YOUR INSTRUCTIONS: Transcribe every entry word for word. Skip the pictures.

╔══

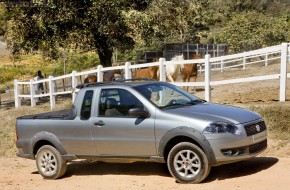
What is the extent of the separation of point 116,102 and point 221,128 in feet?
6.80

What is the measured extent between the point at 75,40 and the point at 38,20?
192 cm

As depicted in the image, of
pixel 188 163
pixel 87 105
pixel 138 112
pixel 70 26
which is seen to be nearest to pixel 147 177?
pixel 188 163

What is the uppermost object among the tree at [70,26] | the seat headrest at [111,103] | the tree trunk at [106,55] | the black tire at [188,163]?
the tree at [70,26]

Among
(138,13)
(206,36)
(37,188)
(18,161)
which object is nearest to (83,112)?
(37,188)

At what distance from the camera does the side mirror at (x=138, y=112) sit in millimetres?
8148

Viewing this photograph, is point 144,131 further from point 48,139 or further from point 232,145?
point 48,139

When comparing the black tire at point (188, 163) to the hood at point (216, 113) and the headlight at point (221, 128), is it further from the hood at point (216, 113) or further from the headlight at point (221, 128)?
the hood at point (216, 113)

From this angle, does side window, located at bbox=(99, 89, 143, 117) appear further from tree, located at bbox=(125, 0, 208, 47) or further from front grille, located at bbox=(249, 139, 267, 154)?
tree, located at bbox=(125, 0, 208, 47)

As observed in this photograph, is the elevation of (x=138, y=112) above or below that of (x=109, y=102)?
below

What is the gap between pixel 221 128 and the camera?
25.0ft

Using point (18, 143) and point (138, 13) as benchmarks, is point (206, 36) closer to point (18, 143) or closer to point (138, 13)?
point (138, 13)

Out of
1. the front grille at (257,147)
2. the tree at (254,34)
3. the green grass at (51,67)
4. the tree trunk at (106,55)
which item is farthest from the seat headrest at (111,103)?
the tree at (254,34)

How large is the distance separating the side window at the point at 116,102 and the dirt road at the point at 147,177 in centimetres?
119

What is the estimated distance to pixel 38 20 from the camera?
23000 mm
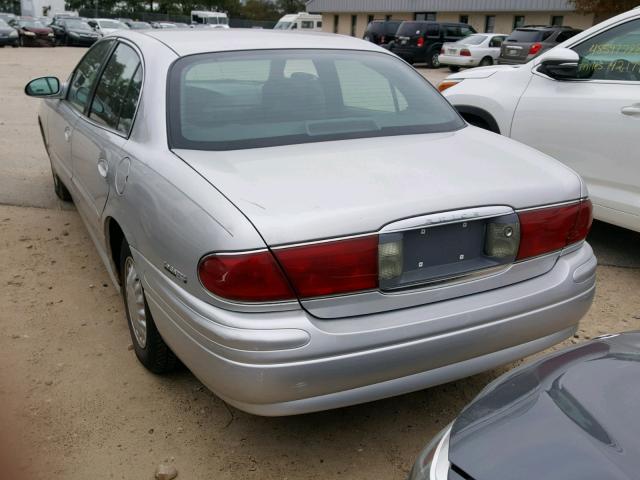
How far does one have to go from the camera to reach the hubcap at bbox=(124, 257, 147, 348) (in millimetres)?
3107

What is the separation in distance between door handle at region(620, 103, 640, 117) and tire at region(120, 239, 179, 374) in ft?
10.9

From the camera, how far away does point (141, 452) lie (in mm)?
2723

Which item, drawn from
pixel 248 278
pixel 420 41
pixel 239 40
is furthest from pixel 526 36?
pixel 248 278

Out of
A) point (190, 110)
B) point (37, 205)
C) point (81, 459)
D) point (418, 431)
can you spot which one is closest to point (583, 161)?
point (418, 431)

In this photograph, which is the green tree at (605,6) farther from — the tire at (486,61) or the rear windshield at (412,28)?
the rear windshield at (412,28)

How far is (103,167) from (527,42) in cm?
2091

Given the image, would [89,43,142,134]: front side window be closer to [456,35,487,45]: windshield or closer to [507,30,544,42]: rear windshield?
[507,30,544,42]: rear windshield

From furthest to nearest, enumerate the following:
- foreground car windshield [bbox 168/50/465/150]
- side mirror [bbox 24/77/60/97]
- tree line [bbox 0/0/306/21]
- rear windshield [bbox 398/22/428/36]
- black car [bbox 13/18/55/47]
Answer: tree line [bbox 0/0/306/21]
black car [bbox 13/18/55/47]
rear windshield [bbox 398/22/428/36]
side mirror [bbox 24/77/60/97]
foreground car windshield [bbox 168/50/465/150]

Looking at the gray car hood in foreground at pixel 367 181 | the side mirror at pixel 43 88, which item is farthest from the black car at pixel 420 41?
the gray car hood in foreground at pixel 367 181

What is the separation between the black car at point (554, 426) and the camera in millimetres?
1480

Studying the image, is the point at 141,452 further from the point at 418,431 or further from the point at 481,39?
the point at 481,39

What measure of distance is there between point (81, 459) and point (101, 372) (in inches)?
26.5

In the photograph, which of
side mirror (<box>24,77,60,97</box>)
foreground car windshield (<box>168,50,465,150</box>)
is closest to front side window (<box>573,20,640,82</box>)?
foreground car windshield (<box>168,50,465,150</box>)

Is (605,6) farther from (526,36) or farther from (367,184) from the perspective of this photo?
(367,184)
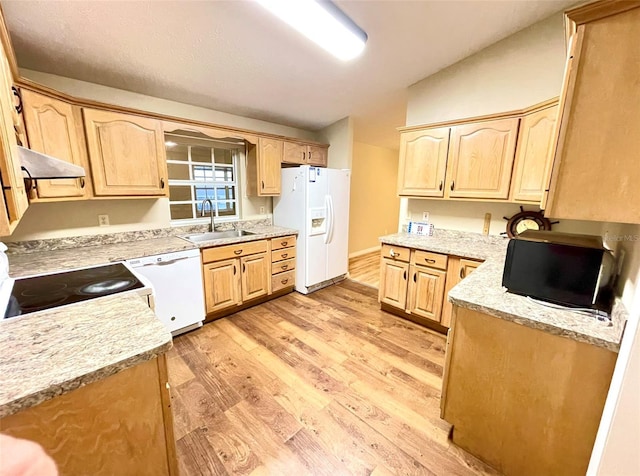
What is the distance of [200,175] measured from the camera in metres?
3.18

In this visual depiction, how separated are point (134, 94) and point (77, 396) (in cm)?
271

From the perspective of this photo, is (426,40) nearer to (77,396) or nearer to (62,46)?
(62,46)

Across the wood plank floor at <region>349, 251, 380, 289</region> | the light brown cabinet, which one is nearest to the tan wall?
the wood plank floor at <region>349, 251, 380, 289</region>

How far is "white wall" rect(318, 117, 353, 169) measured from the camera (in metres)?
3.78

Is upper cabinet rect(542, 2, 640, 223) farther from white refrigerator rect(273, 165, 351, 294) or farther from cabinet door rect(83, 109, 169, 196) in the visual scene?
cabinet door rect(83, 109, 169, 196)

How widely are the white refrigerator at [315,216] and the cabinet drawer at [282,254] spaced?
0.09 m

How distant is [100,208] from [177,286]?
3.36ft

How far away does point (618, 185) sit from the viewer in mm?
975

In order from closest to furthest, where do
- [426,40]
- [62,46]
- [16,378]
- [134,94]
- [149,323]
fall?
[16,378] → [149,323] → [62,46] → [426,40] → [134,94]

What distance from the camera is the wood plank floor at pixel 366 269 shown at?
4094mm

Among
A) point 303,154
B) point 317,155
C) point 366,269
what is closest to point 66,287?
point 303,154

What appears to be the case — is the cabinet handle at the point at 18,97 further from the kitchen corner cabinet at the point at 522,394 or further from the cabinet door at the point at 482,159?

╚══

WORKED ANSWER:
What is the extent of the separation of point 116,102 and point 221,128 in feet?
6.80

What is the measured extent between the point at 75,40 and the point at 38,20?
192 cm

As depicted in the image, of
pixel 188 163
pixel 87 105
pixel 138 112
pixel 70 26
which is seen to be nearest to pixel 147 177?
pixel 188 163

What is the uppermost object among the tree at [70,26] | the seat headrest at [111,103] | the tree trunk at [106,55] | the black tire at [188,163]?
the tree at [70,26]

Among
(138,13)
(206,36)
(37,188)
(18,161)
which object is nearest to (83,112)?
(37,188)

At what distance from the camera does the side mirror at (x=138, y=112) sit in millimetres?
8148

Viewing this photograph, is point 144,131 further from point 48,139 or further from point 232,145?
point 48,139

When comparing the black tire at point (188, 163) to the hood at point (216, 113) and the headlight at point (221, 128), is it further from the hood at point (216, 113) or further from the headlight at point (221, 128)?
the hood at point (216, 113)

From this angle, does side window, located at bbox=(99, 89, 143, 117) appear further from tree, located at bbox=(125, 0, 208, 47) or further from front grille, located at bbox=(249, 139, 267, 154)?
tree, located at bbox=(125, 0, 208, 47)

As observed in this photograph, is the elevation of (x=138, y=112) above or below that of (x=109, y=102)?
below

What is the gap between pixel 221 128 and the camera?
25.0ft

Using point (18, 143) and point (138, 13) as benchmarks, is point (206, 36) closer to point (18, 143) or closer to point (138, 13)?
point (138, 13)

Out of
1. the front grille at (257,147)
2. the tree at (254,34)
3. the green grass at (51,67)
4. the tree trunk at (106,55)
which item is farthest from the seat headrest at (111,103)?
the tree at (254,34)

How large is the distance separating the side window at the point at 116,102 and the dirt road at the point at 147,177 in centimetres?
119

What is the estimated distance to pixel 38 20 from the camera?
23000 mm
How far does one have to go from the camera to reach the hubcap at bbox=(124, 257, 147, 348) (in millimetres)?
3107

What is the separation in distance between door handle at region(620, 103, 640, 117) and tire at region(120, 239, 179, 374) in ft?
10.9

From the camera, how far away does point (141, 452) lie (in mm)?
2723

Which item, drawn from
pixel 248 278
pixel 420 41
pixel 239 40
is furthest from pixel 526 36?
pixel 248 278

Out of
A) point (190, 110)
B) point (37, 205)
C) point (81, 459)
D) point (418, 431)
can you spot which one is closest to point (583, 161)?
point (418, 431)

In this photograph, which is the green tree at (605,6) farther from — the tire at (486,61) or the rear windshield at (412,28)?
the rear windshield at (412,28)

How far is (103,167) from (527,42) in cm?
2091

Given the image, would [89,43,142,134]: front side window be closer to [456,35,487,45]: windshield or closer to [507,30,544,42]: rear windshield?
[507,30,544,42]: rear windshield

From furthest to nearest, enumerate the following:
- foreground car windshield [bbox 168/50/465/150]
- side mirror [bbox 24/77/60/97]
- tree line [bbox 0/0/306/21]
- rear windshield [bbox 398/22/428/36]
- black car [bbox 13/18/55/47]
Answer: tree line [bbox 0/0/306/21]
black car [bbox 13/18/55/47]
rear windshield [bbox 398/22/428/36]
side mirror [bbox 24/77/60/97]
foreground car windshield [bbox 168/50/465/150]

Looking at the gray car hood in foreground at pixel 367 181 | the side mirror at pixel 43 88, which item is farthest from the black car at pixel 420 41?
the gray car hood in foreground at pixel 367 181

What is the separation between the black car at point (554, 426) and the camera in millimetres?
1480

Studying the image, is the point at 141,452 further from the point at 418,431 or further from the point at 481,39?
the point at 481,39

What measure of distance is there between point (81, 459) and point (101, 372) (in inches)?
26.5

In the photograph, which of
side mirror (<box>24,77,60,97</box>)
foreground car windshield (<box>168,50,465,150</box>)
is closest to front side window (<box>573,20,640,82</box>)?
foreground car windshield (<box>168,50,465,150</box>)

Is (605,6) farther from (526,36) or farther from (367,184) from the perspective of this photo?
(367,184)
What is the distance of [200,175] measured from the camera in metres?
3.18

In this visual depiction, how separated are point (134, 94) and point (77, 396) (in cm)?
271

From the perspective of this photo, is (426,40) nearer to (77,396) or nearer to (62,46)?
(62,46)

Across the wood plank floor at <region>349, 251, 380, 289</region> | the light brown cabinet, which one is nearest to the tan wall?
the wood plank floor at <region>349, 251, 380, 289</region>

How far is "white wall" rect(318, 117, 353, 169) measured from the camera (in metres)?
3.78

Is upper cabinet rect(542, 2, 640, 223) farther from white refrigerator rect(273, 165, 351, 294) or farther from cabinet door rect(83, 109, 169, 196) in the visual scene?
cabinet door rect(83, 109, 169, 196)

How widely are the white refrigerator at [315,216] and the cabinet drawer at [282,254] spaced?
0.09 m

How distant is [100,208] from [177,286]?
3.36ft

How far away does point (618, 185) sit from the viewer in mm?
975

In order from closest to furthest, where do
- [426,40]
- [62,46]
- [16,378]
- [134,94]
- [149,323]
fall?
[16,378] → [149,323] → [62,46] → [426,40] → [134,94]

What distance from the camera is the wood plank floor at pixel 366 269 shown at?
4094mm

Among
A) point 303,154
B) point 317,155
C) point 366,269
what is closest to point 66,287?
point 303,154

What appears to be the case — is the cabinet handle at the point at 18,97 further from the kitchen corner cabinet at the point at 522,394 or further from the cabinet door at the point at 482,159?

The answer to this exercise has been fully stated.